TASK: Each entry that follows must be output without any deviation.

Collection entries:
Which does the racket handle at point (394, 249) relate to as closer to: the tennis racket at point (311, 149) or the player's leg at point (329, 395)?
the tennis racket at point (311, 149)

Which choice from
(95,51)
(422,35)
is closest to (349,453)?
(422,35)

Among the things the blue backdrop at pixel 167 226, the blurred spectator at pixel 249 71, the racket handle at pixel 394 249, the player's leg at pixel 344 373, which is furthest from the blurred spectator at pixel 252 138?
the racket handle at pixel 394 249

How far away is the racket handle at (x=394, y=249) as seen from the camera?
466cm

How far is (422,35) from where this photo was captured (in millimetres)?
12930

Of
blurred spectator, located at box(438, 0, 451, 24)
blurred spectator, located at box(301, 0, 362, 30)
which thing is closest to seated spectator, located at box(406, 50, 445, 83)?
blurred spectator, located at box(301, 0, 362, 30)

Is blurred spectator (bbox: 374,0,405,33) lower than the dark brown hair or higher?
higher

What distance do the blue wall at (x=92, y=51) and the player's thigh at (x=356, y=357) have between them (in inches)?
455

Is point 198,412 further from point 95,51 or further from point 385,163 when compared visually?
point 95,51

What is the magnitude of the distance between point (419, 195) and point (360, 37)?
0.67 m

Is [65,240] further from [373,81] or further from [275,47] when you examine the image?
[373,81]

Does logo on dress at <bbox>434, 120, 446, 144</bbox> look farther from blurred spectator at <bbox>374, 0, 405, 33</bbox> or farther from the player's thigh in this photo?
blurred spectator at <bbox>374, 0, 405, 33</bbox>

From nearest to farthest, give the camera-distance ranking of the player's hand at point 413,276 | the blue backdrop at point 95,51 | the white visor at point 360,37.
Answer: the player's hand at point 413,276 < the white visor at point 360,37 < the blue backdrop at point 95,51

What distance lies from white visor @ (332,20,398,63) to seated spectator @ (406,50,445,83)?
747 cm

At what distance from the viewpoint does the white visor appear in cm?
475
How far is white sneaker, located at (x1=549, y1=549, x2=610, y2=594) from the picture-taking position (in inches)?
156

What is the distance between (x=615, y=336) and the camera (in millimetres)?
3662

RIGHT ANSWER:
Which does the racket handle at point (394, 249) relate to as closer to: the tennis racket at point (311, 149) or the player's leg at point (329, 395)?
the tennis racket at point (311, 149)

Which choice from
(95,51)
(422,35)
is closest to (349,453)?
(422,35)

Among the things the blue backdrop at pixel 167 226, the blurred spectator at pixel 249 71, the racket handle at pixel 394 249, the player's leg at pixel 344 373, which is furthest from the blurred spectator at pixel 252 138?
the racket handle at pixel 394 249

How far away is the racket handle at (x=394, y=249) as seen from the camera?
466cm

How far is (422,35) from where this photo was captured (in millimetres)?
12930

Of
blurred spectator, located at box(438, 0, 451, 24)
blurred spectator, located at box(301, 0, 362, 30)
which thing is closest to seated spectator, located at box(406, 50, 445, 83)?
blurred spectator, located at box(301, 0, 362, 30)

Is blurred spectator (bbox: 374,0,405,33) lower than the dark brown hair or higher?
higher

What distance do the blue wall at (x=92, y=51) and the player's thigh at (x=356, y=357) have between them (in inches)?
455

Is point 198,412 further from point 95,51 or further from point 385,163 when compared visually?
point 95,51

What is the magnitude of the distance between point (419, 195) and point (360, 37)?
0.67 m

Is [65,240] further from [373,81] or further from [275,47] when you examine the image?
[373,81]

Does logo on dress at <bbox>434, 120, 446, 144</bbox> look farther from blurred spectator at <bbox>374, 0, 405, 33</bbox> or farther from the player's thigh in this photo?
blurred spectator at <bbox>374, 0, 405, 33</bbox>

From nearest to farthest, give the camera-distance ranking of the player's hand at point 413,276 | the blue backdrop at point 95,51 | the white visor at point 360,37.
Answer: the player's hand at point 413,276 < the white visor at point 360,37 < the blue backdrop at point 95,51

What distance lies from white visor @ (332,20,398,63) to seated spectator @ (406,50,445,83)?
747 cm

At what distance from the viewpoint does the white visor appear in cm?
475
How far is white sneaker, located at (x1=549, y1=549, x2=610, y2=594) from the picture-taking position (in inches)?
156

What is the distance between (x=615, y=336) and the camera (in millimetres)?
3662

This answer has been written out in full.